**Source passage**
Laws Allowing Citizen Arrests Are Discredited in the US

While very different from each other, two trials currently attracting public attention in the United States have one feature in common: Defendants believe militias can defend their communities by themselves without breaking the law.

If a murder charge is placed, defense strategies tend to follow a pattern. According to Washington Post journalist Hannah Knowles, it is usually alleged that the defendants attempted a citizen’s arrest, which led to a confrontation where the defendants were forced to shoot the “suspect” in self-defense.

There are laws that encourage even violent action of militias and protect them in cases of criminal charges. Among these laws, some allow arrests to be made by any person instead of a police officer. They are adopted by most states in the country, but have come to be widely questioned after recent events.

These state laws are combined with the “stand your ground” law, versions of which have been adopted by many states. This law removed the obligation to attempt to withdraw to avoid confrontation and the use of deadly force in cases of self-defense.

Before this law, there was the “Castle Law,” which allows the right to shoot to kill if one’s home is invaded. Under the stand your ground law, the citizen can shoot to kill if they feel that their life or physical integrity is threatened anywhere — for example, in a bar, a street, or a public park.

The laws are also combined with state laws that allow people to keep and bear arms. They derive from a constitutional right, but each state regulates that right as it sees fit. Some states allow citizens to buy guns and carry them openly or concealed without a criminal record check or any requirement for specific training.

Due to lobbying by powerful organizations representing arms manufacturers, it is unlikely that the stand your ground law will be overturned in any state. These organizations pour millions of dollars into state and federal election campaigns.

Laws that regulate purchasing, bearing and keeping arms in each state are also supported by these organizations. The Supreme Court will soon rule on New York’s, which places several restrictions on the purchase and possession of a gun.

The law that regulates citizen’s arrests in each state is the poor man’s version of this family of laws that protect militias. There is no lobbying in its favor. Therefore, they are falling into disrepute and beginning to undergo reforms that significantly limit them.

**Data excerpts**
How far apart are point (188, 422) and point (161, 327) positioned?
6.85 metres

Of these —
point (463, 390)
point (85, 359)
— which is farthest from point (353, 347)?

**Problems to work on**
1. Reproduce the part of the article on citizen arrest laws that opens with the words containing "Laws Allowing Citizen" and closes with "after recent events.", substituting "armed groups" for "militias" throughout.
2. Proceed with the article on citizen arrest laws, continuing it from its last sentence.

**Outputs in order**
1.
Laws Allowing Citizen Arrests Are Discredited in the US

While very different from each other, two trials currently attracting public attention in the United States have one feature in common: Defendants believe armed groups can defend their communities by themselves without breaking the law.

If a murder charge is placed, defense strategies tend to follow a pattern. According to Washington Post journalist Hannah Knowles, it is usually alleged that the defendants attempted a citizen’s arrest, which led to a confrontation where the defendants were forced to shoot the “suspect” in self-defense.

There are laws that encourage even violent action of armed groups and protect them in cases of criminal charges. Among these laws, some allow arrests to be made by any person instead of a police officer. They are adopted by most states in the country, but have come to be widely questioned after recent events.

2.
The first state to reform such a law was Georgia, where Ahmaud Arbery, a Black man who was jogging in a suburban Brunswick neighborhood, was killed in Feb. 2020 by three white men — father, son and a neighbor. The three suspected he was a burglar on the run and chased him in two pickup trucks. One of them fired three times at Arbery. At the ongoing trial, they allege that they were trying to make a citizen’s arrest of the suspect and, in the confrontation, one of them shot him in self-defense.*

A year later (in Feb. 2021), Georgia Gov. Brian Kemp signed a new law that reformed an old state law created in 1863 to allow slaveholders to pursue and imprison fugitive slaves. According to National Public Radio, the law is a legacy of a racist past in which whites chased Blacks to arrest them — just like today.

The new law prohibits most citizen’s arrests, excepting ones made by store owners who catch customers stealing their products and by off-duty police officers. The use of force that could result in death or serious injury is prohibited — except to defend oneself, defend others and property, or prevent the commission of a crime.

According to CNN, in case of a citizen’s arrest, the police must detain the “suspect” and the citizen who arrested him, who must give statements at the police station. In any case, the prisoner must be released if the police do not show up to take the case within an hour.

“We knew that government action was needed to prevent an antiquated law from the Civil War era from continuing to be used to justify the criminal actions of militias,” said Kemp.**

According to Wikipedia, the laws that created the practice of citizen’s arrests are popular around the world and have existed since the Middle Ages in England. In the U.S., these laws emerged during colonial times and were justified by the lack of police force in some areas. They became more popular during the Civil War, especially in the South, where Confederates fought to defend slavery.

According to The Washington Post, Arbery’s death sparked comparisons to a lynching protected by a law that serves to justify decades of racial violence by militiamen. Next year, the three white men will face hate crime charges in federal court.

The other trial that is currently drawing attention in the U.S. is that of Kyle Rittenhouse. In Aug. 2020, he shot two protesters to death and wounded a third in Kenosha, Wisconsin, during protests against police violence after a white policeman fired seven times at Jacob Blake, a Black man, shooting him in the back.***

Rittenhouse, then 17, was a member of a militia. He traveled for 30 minutes from Antioch, Illinois, to Kenosha, armed with an AR-15 assault rifle, to defend the local community and businesses against what he imagined to be a group of protesters disturbing the order.

*Editor’s Note: Since the original publication of this story, Arbery’s assailants have been convicted.

**Editor’s Note: This quotation, accurately translated, could not be verified.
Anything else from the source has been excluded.